Re: Slave index size growing fast

Posted by Alexandre Rocco <al...@gmail.com>.

Tomás,

The 300+GB size is only inside the index.20110926152410 dir. Inside there
are a lot of files.
I am almost conviced that something is messed up like someone commited on
this slave machine.

Thanks

2012/3/23 Tomás Fernández Löbbe <to...@gmail.com>

> Alexandre, additionally to what Erick said, you may want to check in the
> slave if what's 300+GB is the "data" directory or the "index.<timestamp>"
> directory.
>
> On Fri, Mar 23, 2012 at 12:25 PM, Erick Erickson <erickerickson@gmail.com
> >wrote:
>
> > not really, unless perhaps you're issuing commits or optimizes
> > on the _slave_ (which you should NOT do).
> >
> > Replication happens based on the version of the index on the master.
> > True, it starts out as a timestamp, but then successive versions
> > just have that number incremented. The version number
> > in the index on the slave is compared against the one on the master,
> > but the actual time (on the slave or master) is irrelevant. This is
> > explicitly to avoid problems with time synching across
> > machines/timezones/whataver....
> >
> > It would be instructive to look at the admin/info page to see what
> > the index version is on the master and slave.
> >
> > But, if you optimize or commit (I think) on the _slave_, you might
> > change the timestamp and mess things up (although I'm reaching
> > here, I don't know this for certain).
> >
> > What's the  index look like on the slave as compared to the master?
> > Are there just a bunch of files on the slave? Or a bunch of directories?
> >
> > Instead of re-indexing on the master, you could try to bring down the
> > slave, blow away the entire index and start it back up. Since this is a
> > production system, I'd only try this if I had more than one slave.
> Although
> > you could bring up a new slave and attach it to the master and see
> > what happens there. You wouldn't affect production if you didn't point
> > incoming requests at it...
> >
> > Best
> > Erick
> >
> > On Fri, Mar 23, 2012 at 11:03 AM, Alexandre Rocco <al...@gmail.com>
> > wrote:
> > > Erick,
> > >
> > > We're using Solr 3.3 on Linux (CentOS 5.6).
> > > The /data dir on master is actually 1.2G.

# [INFORMATION GIVEN]
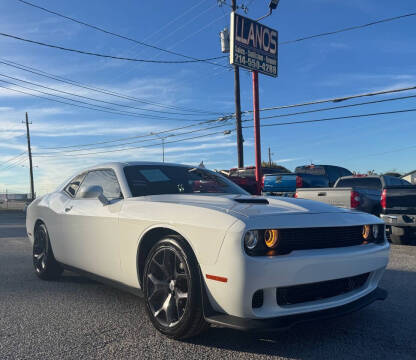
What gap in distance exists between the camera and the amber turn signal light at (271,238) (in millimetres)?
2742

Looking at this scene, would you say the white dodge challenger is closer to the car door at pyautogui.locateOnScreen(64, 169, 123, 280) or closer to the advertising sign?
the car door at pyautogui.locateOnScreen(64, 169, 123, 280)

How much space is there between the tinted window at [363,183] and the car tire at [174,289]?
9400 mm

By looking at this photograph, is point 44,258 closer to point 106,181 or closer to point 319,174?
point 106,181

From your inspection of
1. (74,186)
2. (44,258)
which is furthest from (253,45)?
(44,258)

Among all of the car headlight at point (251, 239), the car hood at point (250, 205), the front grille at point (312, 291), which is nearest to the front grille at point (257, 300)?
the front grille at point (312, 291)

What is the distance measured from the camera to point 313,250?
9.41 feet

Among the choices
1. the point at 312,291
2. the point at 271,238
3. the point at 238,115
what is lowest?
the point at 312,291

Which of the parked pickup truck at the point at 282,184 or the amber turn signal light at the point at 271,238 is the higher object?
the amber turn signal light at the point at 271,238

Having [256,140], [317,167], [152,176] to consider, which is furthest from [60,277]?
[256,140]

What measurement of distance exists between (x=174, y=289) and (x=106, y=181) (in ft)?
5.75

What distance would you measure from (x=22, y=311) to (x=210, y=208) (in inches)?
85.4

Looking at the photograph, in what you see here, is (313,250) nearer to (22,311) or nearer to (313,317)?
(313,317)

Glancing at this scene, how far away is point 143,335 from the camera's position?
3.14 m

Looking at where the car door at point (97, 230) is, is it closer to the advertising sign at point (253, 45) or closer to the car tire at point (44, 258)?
...
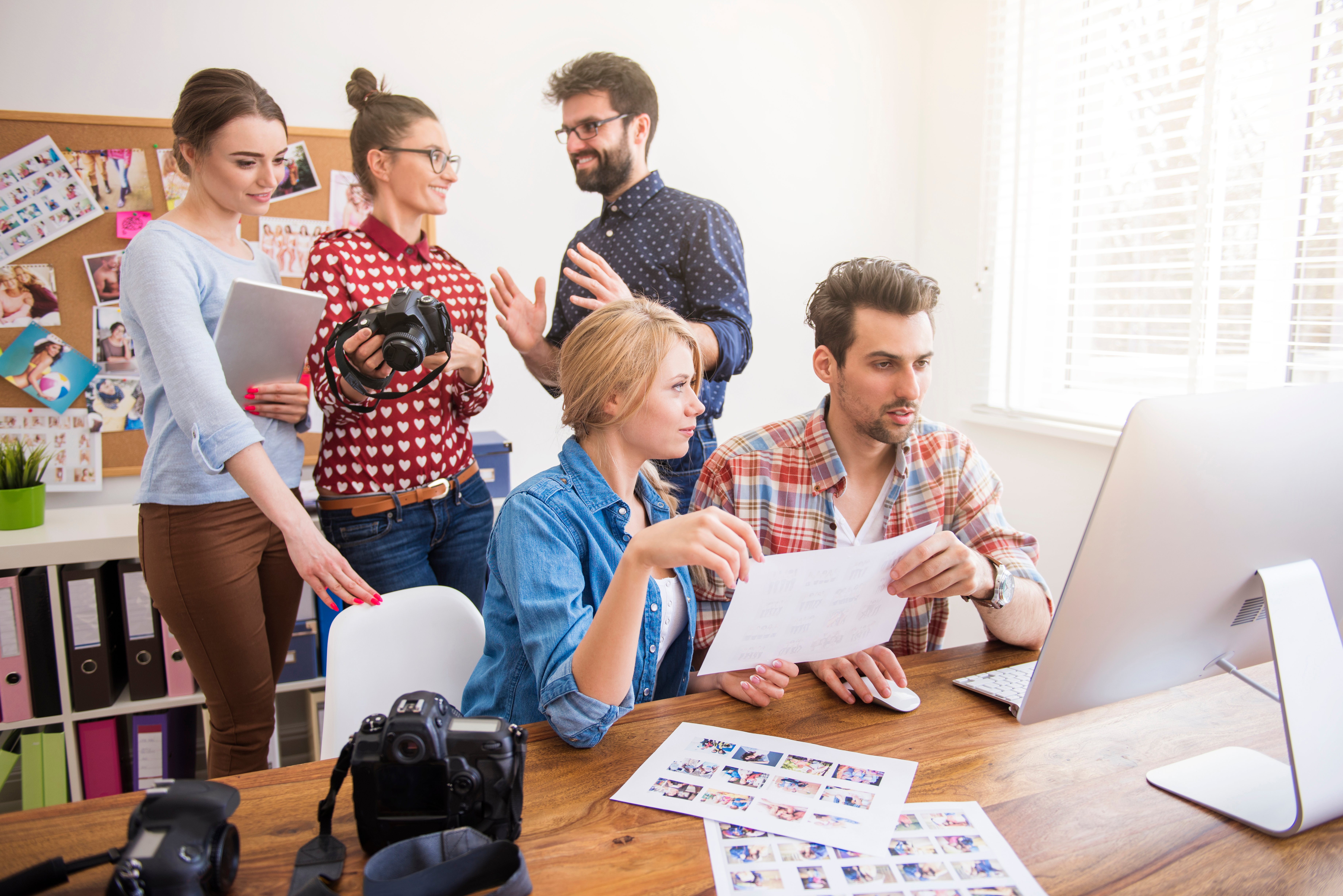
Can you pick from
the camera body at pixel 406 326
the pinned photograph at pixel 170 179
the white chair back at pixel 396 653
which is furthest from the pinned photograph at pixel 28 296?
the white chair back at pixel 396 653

# [PROBLEMS TO WORK ON]
A. Name every person who writes a message in the Solr slave index thread.
B. Write the next part of the Solr slave index thread, starting after its last sentence.

# [TASK-BY-TASK OUTPUTS]
A. Alexandre Rocco, Tomás Fernández Löbbe, Erick Erickson

B.
> > >
> > > I haven't tried to recreate the index yet. Since it's a production
> > > environment,
> > > I guess that I can stop replication and indexing and then recreate the
> > > master index to see if it makes any difference.
> > >
> > > Also just noticed another thread here named "Simple Slave Replication
> > > Question" that tells that it could be a problem if I'm seeing an
> > > /data/index with an timestamp on the slave node.
> > > Is this info relevant to this issue?
> > >
> > > Thanks,
> > > Alexandre
> > >
> > > On Fri, Mar 23, 2012 at 11:48 AM, Erick Erickson <
> > erickerickson@gmail.com>wrote:
> > >
> > >> What version of Solr and what operating system?
> > >>
> > >> But regardless, this shouldn't be happening. Indexes can
> > >> temporarily double in size, but any extras should be
> > >> cleaned up relatively soon.
> > >>
> > >> On the master, what's the total size of the <solr home>/data
> directory?
> > >> I'm a little suspicious of the <backupAfter> on your master, but I
> > >> don't think that's the root of your problem....
> > >>
> > >> Are you recreating the index on the master (by deleting the
> > >> index directory and starting over)?
> > >>
> > >> This is unusual, and I suspect it's something odd in your
> configuration,
> > >> but I confess I'm at a loss as to what.
> > >>
> > >> Best
> > >> Erick
> > >>
> > >> On Fri, Mar 23, 2012 at 10:28 AM, Alexandre Rocco <al...@gmail.com>
> > >> wrote:
> > >> > Hello,
> > >> >
> > >> > We have a Solr index that has an average of 1.19 GB in size.
> > >> > After configuring the replication, the slave machine is growing the
> > index
> > >> > size expoentially.
> > >> > Currently we have an slave with 323.44 GB in size.
> > >> > Is there anything that could cause this behavior?
> > >> > The current replication config is below.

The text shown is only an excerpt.